According to a top analyst, the US economy will have to remain in recession longer than expected for inflation to be brought under control.
Zoltan Posser, global head of short-term interest rate strategy at Credit Suisse Group AG, wrote a client note emphasizing broad sentiment that the worst of inflation may be behind us and the Federal Reserve will begin lowering interest rates.
Instead, the US may be gearing up for a so-called “L-shaped” recession, according to Posser, which will be deeper and longer than expected.
Posser cited supply chain disruptions by the ongoing Russian invasion of Ukraine as well as intermittent COVID-related lockdowns in China.
“War is inflation,” Posser wrote. His The note was previously cited by Bloomberg.
“Think of economic warfare as a battle between the consumer-driven West, where the level of demand is maximized, and the production-driven East, where the level of supply is maximized to meet the needs of the West. ”
Posser cited restrictions on immigration and a reduction in mobility brought on by the pandemic as key factors that have resulted in a tight labor market.
As a result, Posser writes that the Fed may need to raise interest rates to 5% or 6% and keep them there for a sustained period to cool consumer demand so that it can match tight supply. Can eat
Meanwhile, analysts at Goldman Sachs are warning investors against complacency, while noting that the economy remains at risk of a recession.
Goldman analysts wrote, “Given the re-pricing of cyclical assets in the US and EU, we think markets are too complacent to hedge bearish risks on expectations of a more accommodative monetary policy stance too soon.” Maybe.”
note was First reported by Insider.
Goldman analysts think investors may be mistaken in their belief that the Fed will stop raising interest rates — and perhaps start cutting them as soon as next year — in hopes of avoiding a recession.

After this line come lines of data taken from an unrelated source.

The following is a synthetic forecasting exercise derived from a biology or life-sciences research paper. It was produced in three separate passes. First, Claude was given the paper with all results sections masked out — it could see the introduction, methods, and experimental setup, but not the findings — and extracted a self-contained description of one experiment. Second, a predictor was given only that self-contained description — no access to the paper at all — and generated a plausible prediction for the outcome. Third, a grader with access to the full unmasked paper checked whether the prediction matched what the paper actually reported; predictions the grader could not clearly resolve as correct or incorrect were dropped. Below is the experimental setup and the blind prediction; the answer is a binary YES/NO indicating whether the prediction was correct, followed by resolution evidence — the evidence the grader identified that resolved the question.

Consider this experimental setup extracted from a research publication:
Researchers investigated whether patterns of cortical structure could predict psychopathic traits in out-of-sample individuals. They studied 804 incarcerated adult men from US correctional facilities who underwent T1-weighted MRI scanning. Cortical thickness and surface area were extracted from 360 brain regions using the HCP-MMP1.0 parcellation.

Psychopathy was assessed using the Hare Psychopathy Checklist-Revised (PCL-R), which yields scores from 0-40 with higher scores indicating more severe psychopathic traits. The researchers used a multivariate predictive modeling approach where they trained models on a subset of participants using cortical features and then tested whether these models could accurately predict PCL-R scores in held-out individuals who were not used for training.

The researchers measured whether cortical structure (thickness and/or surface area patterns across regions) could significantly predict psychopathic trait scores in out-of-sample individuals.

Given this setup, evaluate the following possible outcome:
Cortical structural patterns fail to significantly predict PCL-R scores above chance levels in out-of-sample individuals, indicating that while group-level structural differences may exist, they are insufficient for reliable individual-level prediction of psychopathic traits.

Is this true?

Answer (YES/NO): NO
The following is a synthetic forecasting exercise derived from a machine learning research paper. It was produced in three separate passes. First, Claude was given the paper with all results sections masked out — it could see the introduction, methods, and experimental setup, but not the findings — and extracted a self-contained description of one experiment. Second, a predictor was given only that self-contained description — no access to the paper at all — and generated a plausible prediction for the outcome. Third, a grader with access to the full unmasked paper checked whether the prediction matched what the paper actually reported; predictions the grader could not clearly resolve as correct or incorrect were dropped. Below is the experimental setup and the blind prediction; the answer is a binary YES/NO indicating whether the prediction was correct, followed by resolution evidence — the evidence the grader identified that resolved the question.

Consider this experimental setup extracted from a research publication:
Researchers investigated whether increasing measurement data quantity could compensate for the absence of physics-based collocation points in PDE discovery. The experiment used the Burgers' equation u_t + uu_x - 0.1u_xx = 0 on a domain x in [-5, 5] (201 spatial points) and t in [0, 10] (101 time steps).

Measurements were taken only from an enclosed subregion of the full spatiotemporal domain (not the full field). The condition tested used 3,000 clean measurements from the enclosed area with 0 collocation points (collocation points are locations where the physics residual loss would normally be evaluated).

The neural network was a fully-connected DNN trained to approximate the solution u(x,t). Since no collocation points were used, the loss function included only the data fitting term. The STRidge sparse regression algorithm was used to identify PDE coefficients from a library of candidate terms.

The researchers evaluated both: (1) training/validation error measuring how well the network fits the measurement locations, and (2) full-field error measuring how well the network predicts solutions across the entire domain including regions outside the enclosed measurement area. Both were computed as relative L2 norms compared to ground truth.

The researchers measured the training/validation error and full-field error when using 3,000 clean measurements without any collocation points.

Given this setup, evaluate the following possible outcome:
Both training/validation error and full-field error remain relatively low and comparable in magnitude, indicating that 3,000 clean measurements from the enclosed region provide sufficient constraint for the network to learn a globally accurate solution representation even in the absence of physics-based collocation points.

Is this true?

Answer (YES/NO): NO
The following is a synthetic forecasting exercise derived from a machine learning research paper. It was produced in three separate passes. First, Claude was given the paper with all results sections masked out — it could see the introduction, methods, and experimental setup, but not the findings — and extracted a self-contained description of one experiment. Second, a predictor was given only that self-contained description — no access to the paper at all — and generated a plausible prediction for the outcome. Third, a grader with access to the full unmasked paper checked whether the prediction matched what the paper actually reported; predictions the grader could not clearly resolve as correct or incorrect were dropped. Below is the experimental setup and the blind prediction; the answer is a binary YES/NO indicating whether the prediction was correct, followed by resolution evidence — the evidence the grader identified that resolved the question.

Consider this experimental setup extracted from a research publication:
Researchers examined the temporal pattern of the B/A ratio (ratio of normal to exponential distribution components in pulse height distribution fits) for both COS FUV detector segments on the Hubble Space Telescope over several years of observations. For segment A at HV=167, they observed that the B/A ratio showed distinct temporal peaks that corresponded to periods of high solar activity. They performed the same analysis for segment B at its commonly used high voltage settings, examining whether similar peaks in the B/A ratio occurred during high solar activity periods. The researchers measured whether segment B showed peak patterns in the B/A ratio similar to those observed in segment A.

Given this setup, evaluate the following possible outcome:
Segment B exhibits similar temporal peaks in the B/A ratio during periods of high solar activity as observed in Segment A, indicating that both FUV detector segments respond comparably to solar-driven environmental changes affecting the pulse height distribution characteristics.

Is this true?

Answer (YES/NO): NO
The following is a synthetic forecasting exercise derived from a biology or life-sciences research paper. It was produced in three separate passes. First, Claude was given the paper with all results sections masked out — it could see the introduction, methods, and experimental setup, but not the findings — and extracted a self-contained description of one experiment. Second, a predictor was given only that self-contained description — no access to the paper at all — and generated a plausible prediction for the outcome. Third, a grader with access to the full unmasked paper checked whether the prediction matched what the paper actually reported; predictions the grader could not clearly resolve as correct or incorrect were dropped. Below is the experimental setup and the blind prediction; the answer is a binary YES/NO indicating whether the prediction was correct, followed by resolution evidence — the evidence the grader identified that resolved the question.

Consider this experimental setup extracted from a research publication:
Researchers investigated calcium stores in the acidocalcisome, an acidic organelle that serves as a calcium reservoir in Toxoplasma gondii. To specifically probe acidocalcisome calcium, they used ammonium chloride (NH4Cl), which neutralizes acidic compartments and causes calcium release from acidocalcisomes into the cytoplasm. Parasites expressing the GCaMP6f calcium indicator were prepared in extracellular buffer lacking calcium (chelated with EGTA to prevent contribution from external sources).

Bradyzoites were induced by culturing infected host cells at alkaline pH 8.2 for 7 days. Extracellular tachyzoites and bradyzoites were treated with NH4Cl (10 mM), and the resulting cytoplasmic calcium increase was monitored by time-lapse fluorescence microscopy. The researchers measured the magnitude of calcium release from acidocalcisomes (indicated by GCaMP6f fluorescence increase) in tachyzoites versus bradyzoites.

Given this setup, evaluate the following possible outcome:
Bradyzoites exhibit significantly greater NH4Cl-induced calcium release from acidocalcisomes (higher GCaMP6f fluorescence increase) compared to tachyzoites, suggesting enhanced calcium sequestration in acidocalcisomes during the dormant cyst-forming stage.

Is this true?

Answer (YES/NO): NO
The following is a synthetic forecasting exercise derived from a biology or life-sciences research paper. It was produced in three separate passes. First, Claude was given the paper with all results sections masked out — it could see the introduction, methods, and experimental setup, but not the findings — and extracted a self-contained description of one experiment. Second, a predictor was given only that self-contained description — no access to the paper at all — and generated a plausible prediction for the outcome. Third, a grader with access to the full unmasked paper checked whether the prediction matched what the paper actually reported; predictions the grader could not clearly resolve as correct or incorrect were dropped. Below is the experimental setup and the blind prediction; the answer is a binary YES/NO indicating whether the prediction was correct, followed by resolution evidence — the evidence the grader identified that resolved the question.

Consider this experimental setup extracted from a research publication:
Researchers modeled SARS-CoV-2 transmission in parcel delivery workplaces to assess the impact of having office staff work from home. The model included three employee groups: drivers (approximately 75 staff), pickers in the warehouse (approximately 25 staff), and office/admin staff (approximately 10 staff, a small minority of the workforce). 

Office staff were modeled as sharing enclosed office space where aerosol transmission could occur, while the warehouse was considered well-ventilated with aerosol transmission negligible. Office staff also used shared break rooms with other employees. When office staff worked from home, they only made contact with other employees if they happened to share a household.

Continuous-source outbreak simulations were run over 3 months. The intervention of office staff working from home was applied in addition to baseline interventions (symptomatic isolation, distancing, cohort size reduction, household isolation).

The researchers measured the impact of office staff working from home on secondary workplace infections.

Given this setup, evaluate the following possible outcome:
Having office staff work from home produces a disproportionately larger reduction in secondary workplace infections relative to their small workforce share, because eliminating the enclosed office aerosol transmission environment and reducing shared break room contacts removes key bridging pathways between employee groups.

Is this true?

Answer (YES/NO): YES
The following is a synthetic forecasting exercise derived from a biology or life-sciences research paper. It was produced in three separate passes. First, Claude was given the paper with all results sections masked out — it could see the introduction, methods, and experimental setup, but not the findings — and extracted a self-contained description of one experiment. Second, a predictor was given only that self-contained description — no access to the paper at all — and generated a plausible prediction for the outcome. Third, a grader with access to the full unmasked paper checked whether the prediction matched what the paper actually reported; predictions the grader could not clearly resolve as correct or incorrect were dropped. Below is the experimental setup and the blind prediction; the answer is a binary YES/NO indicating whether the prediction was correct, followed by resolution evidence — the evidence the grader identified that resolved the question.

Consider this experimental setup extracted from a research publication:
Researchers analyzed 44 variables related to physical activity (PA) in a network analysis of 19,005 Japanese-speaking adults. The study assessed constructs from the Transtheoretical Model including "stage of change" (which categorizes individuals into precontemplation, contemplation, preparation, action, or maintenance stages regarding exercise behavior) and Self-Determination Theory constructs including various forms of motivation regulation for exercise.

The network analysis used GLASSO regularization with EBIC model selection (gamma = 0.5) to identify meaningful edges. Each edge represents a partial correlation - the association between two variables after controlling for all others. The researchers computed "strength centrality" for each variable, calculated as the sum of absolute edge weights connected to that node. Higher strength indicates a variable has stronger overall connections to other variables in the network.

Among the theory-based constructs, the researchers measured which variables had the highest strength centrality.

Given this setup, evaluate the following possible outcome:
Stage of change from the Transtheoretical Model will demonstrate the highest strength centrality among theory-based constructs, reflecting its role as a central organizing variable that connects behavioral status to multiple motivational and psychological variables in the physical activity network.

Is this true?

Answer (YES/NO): NO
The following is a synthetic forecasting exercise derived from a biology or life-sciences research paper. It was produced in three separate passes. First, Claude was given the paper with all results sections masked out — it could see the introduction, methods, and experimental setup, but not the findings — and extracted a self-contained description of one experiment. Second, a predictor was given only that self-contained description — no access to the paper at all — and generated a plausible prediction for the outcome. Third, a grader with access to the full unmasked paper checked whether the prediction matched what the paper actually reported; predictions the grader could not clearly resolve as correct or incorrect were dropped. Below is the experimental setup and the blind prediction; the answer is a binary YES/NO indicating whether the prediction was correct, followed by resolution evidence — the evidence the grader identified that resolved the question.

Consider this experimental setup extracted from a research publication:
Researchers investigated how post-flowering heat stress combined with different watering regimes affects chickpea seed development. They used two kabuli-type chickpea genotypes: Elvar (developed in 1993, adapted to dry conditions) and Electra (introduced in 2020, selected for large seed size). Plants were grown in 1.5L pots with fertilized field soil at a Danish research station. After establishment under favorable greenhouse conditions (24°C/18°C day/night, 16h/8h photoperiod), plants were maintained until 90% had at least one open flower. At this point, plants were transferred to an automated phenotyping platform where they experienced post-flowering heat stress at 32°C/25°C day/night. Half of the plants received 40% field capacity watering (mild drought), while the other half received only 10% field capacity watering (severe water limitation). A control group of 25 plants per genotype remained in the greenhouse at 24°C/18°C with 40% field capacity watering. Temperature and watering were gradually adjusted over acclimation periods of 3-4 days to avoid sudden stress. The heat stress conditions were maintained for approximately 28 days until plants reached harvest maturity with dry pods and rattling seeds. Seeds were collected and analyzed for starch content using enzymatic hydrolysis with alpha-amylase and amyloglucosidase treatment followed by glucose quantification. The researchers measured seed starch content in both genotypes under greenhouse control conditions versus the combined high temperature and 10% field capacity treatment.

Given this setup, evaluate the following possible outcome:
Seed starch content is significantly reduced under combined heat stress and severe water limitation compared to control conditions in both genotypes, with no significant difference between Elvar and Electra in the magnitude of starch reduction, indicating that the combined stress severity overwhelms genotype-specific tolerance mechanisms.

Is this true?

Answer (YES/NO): NO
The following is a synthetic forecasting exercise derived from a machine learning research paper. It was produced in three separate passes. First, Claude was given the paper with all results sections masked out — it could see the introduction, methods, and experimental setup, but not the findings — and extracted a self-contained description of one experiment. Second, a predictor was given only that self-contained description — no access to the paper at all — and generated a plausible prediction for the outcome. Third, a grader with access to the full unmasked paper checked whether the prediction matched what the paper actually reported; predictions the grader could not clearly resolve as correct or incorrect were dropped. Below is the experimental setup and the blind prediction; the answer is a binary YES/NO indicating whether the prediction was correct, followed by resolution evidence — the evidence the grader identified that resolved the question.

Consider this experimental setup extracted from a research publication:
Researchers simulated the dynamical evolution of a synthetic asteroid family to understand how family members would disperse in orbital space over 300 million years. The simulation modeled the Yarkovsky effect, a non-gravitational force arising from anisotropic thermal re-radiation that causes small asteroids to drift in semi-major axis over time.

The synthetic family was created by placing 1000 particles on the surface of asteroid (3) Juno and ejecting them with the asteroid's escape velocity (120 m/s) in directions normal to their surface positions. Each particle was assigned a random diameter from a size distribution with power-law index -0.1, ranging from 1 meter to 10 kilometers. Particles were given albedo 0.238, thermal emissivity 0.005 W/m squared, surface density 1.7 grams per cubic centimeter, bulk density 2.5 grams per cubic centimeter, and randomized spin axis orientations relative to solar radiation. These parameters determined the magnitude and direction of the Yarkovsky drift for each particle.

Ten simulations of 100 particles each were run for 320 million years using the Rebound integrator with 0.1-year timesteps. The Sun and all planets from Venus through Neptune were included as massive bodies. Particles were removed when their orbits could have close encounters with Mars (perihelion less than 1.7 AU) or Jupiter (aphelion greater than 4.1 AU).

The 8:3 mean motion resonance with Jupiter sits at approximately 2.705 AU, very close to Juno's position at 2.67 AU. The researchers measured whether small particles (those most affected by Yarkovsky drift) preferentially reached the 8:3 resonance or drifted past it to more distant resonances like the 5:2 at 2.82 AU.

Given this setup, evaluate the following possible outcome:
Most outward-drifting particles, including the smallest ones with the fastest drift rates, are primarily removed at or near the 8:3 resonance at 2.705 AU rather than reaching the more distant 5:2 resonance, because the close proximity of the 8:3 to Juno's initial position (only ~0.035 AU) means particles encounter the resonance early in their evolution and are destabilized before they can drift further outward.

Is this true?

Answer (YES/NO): NO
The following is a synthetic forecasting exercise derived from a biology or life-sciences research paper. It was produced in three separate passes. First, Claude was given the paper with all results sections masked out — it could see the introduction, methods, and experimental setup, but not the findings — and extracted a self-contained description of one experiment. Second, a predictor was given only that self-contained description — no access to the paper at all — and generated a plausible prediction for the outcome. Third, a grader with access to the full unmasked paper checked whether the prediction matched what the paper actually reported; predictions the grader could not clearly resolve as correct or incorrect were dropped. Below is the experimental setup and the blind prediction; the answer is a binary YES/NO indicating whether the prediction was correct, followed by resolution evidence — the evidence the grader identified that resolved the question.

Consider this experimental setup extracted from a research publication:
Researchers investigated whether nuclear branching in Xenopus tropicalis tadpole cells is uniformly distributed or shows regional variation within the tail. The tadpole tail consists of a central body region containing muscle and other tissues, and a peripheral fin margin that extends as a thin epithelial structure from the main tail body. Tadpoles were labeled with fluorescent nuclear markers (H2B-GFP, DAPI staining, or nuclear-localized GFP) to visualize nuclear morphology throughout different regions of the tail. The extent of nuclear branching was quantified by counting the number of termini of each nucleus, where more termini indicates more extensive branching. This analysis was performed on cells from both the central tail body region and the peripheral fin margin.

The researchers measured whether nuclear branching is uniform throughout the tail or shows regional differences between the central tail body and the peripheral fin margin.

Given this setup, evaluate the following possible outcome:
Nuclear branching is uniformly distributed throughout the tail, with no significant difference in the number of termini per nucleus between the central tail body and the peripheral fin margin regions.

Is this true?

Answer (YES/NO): NO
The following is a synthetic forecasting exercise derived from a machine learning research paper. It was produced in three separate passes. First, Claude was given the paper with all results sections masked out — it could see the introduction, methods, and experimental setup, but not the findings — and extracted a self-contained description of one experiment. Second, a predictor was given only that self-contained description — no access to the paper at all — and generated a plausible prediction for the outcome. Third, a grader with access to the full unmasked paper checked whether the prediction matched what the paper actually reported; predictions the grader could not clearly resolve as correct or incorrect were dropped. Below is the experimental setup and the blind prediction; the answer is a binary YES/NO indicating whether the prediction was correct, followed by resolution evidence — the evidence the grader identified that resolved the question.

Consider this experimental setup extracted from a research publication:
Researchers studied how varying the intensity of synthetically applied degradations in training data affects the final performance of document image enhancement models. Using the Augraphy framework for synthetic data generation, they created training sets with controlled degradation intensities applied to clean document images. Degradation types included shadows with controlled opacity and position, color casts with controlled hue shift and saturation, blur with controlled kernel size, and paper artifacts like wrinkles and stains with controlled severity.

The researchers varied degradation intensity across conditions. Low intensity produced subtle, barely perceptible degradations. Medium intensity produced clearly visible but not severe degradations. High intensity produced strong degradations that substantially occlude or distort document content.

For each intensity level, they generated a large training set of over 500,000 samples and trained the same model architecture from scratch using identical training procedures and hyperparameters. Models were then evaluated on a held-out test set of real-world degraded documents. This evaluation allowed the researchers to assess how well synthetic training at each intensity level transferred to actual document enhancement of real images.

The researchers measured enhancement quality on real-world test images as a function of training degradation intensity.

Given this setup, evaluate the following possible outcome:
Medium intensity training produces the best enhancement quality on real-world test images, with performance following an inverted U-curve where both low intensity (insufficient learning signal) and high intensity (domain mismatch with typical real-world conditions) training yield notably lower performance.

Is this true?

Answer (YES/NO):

Economists at Citigroup have raised the likelihood of a recession to 50%. Citi’s global chief economist, Nathan Sheets, said the current economic data constitutes the Fed’s “worst nightmare”.
Sheets said the Fed is bound as it tries to combat both stubborn inflation as well as slowing demand around the world.
“It’s really hard for central banks to fight this,” Sheets said. “I am cautious to use the term, but at the moment it seems we are going through a period … [of] momentary stagflation.”
“Given the re-pricing of cyclical assets in the US and EU, we think the market may be satisfied very soon in reducing recession risk on expectations of a more liberal monetary policy stance.”
Top economists such as Nouriel Roubini said the Fed must choose between tolerating high inflation and pushing the economy into recession.
Last week, the Fed raised its benchmark interest rate by 75 basis points – the second straight month it did so – and for the first time since 1994 the central bank raised rates by 0.75% in two consecutive months.
The latest rate hike came two weeks after the federal government released figures showing prices rose 9.1% in June – the most since November 1981.